§ **Aim of the task**
Begin at the line containing "body_size: -435" and copy each line exactly through the end of the records, leaving out what comes before.

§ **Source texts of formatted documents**
▼▼▼

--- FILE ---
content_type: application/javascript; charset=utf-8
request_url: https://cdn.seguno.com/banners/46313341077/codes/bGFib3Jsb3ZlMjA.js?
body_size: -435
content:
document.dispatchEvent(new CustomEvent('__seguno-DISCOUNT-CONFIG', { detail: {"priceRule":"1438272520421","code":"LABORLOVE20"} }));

▲▲▲

§ **Written answer**
body_size: -435
content:
document.dispatchEvent(new CustomEvent('__seguno-DISCOUNT-CONFIG', { detail: {"priceRule":"1438272520421","code":"LABORLOVE20"} }));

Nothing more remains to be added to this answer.